We’re not just talking about any race winner. It’s also the same car Senna won his sixth Monaco Grand Prix, and the chassis bears the number six.

It’s also the same car Senna piloted to that season’s F1 championship (his third and final title before sadly being killed the next year) and is the first McLaren driven by Senna that’s ever been sold or put up for auction.

The famed Bonhams auction house is overseeing the sale of the car.

“Any Grand Prix-winning car is important, but to have the golden combination of both Senna and Monaco is a seriously rare privilege indeed,” Bonhams global head of motorsport, Mark Osborne, told The Robb Report.

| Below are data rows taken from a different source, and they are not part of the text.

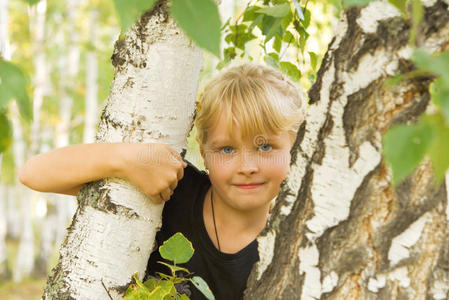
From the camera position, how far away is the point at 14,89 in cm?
51

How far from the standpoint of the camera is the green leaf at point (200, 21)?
0.44 meters

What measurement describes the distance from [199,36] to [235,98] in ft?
4.54

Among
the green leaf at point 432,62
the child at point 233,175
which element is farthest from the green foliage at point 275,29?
the green leaf at point 432,62

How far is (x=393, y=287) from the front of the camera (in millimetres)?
744

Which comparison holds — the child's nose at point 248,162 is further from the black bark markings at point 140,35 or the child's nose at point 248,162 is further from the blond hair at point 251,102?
the black bark markings at point 140,35

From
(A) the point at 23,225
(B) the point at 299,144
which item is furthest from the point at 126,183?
(A) the point at 23,225

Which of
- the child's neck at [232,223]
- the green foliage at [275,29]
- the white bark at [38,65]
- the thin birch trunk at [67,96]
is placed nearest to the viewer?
the green foliage at [275,29]

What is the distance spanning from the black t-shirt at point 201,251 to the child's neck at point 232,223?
37mm

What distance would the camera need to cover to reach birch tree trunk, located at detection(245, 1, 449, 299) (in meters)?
0.71

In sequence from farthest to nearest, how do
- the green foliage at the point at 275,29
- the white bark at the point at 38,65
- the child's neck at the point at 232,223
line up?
the white bark at the point at 38,65 → the child's neck at the point at 232,223 → the green foliage at the point at 275,29

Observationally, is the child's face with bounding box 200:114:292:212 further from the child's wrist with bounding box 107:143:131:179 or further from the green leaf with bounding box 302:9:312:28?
the child's wrist with bounding box 107:143:131:179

“Senna and Monaco are historically intertwined, and this car represents the culmination of his achievements at the Monegasque track. This is one of the most significant Grand Prix cars ever to appear at auction, and is certainly the most significant Grand Prix car to be offered since the Fangio Mercedes-Benz W196R, which sold for a world record at auction.”

How much might you need? You might want to get a couple of friends to throw in a few bucks as well.

“We expect the car to achieve a considerable seven-figure sum,” Osborne said.

The London newspaper “The Telegraph” predicts the car will sell in the $6.1 million range.”

“This car will set the world record for a Senna car at auction,” Osborne said. “We are as certain as you can be in the auction world.”

While you won’t be able to take the car for a test drive before the auction, it’ll be ready to roar once you pay the price.

“In theory, the buyer could be racing immediately upon receipt of the cleared funds after the auction,” Osborne said. “All systems are primed and ready.”